Wouldn’t the same apply to Lori in that exchange. They just put the company on blast and aren’t willing to even hear the other side of things. That email exchange made me lose a ton of respect for them.

But, Vlad definitely should have stopped when Lori responded that they didn’t want to have a conversation at all. If for no other reason than they were a lost cause.

The one who "needs to hear the other side of things" is rarely the customer, and this is a good case study in why: no matter how much this customer "hears", they are right and Vlad is wrong with regards to the GDPR. By insisting that the customer needed to "hear the other (wrong) side of things" he looked worse than if he had just listened to the customer.

The customer isn't always right, but often is, like in this case. If you're a CEO, best to just pipe down, be humble, and listen to customers. Being open to being wrong is a nice plus, but either way, people will like you more if you appear to listen instead of argue.

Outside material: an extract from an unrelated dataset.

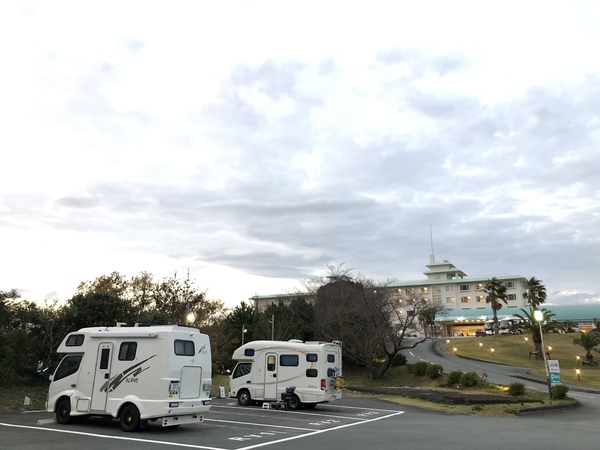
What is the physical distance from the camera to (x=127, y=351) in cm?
1481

Even when you're right!

tl;dr: this isn't an internet argument between two otherwise-equal random strangers, this is a CEO talking down to a customer while being objectively wrong, which is 2x bad.

The problem is that Vlad seems objectively wrong about his interpretation of the GDPR and what is and is not PII. (I mean, jesus, "email address isn't PII because you can use a burner"? What, no, that's not how it works).

Instead of actually educating himself, he just argues that he's not wrong. I could easily see Lori being sick of the frustration of having to deal with that and just say "ok, nope, this conversation is done".

> They just put the company on blast and aren’t willing to even hear the other side of things.

I don't think that's what actually happened?